>> Start Quoted passage

We Complain and the Builder of Window Vista Responds

By Joel Shore, ITworld.com |  Operating Systems Add a new comment

When last we met, I was relating to you my experience from Seattle, where, on Monday, May 22, I attended the daylong Microsoft Windows Vista Reviewer's Workshop.



The column recounted the last scheduled item of the day, a simple and remarkably frank Q&A session with Jim Allchin, co-president of the Platforms & Services Division at Microsoft and the brilliant mind behind Windows Vista, Windows XP, and, years before that, the legendary Banyan VINES network operating system.



Within a few hours of my column being published, Allchin responded to my rant.

>> End Quoted passage

**Written instruction A**: Write out the passage of the Windows Vista column between "When last we" and "network operating system.", inclusive.

>> Start Supplied records

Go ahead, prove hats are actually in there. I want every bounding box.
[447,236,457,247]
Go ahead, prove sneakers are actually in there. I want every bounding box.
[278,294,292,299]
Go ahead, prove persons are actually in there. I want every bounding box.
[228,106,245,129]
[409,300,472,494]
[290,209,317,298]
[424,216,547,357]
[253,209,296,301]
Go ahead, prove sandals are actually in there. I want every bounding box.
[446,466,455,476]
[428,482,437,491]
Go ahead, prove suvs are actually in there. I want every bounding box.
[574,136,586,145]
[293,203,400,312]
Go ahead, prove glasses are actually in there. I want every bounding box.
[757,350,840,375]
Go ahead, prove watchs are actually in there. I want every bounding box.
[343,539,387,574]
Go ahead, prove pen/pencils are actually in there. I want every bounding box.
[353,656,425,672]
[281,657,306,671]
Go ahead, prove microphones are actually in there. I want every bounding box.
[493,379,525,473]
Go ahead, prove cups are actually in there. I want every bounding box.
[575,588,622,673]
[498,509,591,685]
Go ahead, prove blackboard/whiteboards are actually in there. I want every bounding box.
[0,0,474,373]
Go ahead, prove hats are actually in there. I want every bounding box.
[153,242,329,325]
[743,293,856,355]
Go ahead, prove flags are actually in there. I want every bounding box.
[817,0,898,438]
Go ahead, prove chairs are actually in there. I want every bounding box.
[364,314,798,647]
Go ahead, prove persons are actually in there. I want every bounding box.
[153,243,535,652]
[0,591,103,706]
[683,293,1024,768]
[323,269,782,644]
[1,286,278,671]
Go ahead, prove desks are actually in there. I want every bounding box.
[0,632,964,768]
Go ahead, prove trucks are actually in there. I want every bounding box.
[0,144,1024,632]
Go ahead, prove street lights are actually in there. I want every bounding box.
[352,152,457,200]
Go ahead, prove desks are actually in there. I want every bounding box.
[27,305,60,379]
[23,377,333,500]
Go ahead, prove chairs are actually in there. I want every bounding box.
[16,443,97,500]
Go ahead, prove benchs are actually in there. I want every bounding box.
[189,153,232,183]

>> End Supplied records

**Written instruction B**: Edit the rows between the line holding "Go ahead, prove benchs" and the end of the rows, inclusive, replacing "benchs" with "benches" and changing nothing else. Return only those lines.

**Complete response A**:
When last we met, I was relating to you my experience from Seattle, where, on Monday, May 22, I attended the daylong Microsoft Windows Vista Reviewer's Workshop.



The column recounted the last scheduled item of the day, a simple and remarkably frank Q&A session with Jim Allchin, co-president of the Platforms & Services Division at Microsoft and the brilliant mind behind Windows Vista, Windows XP, and, years before that, the legendary Banyan VINES network operating system.

**Complete response B**:
Go ahead, prove benches are actually in there. I want every bounding box.
[189,153,232,183]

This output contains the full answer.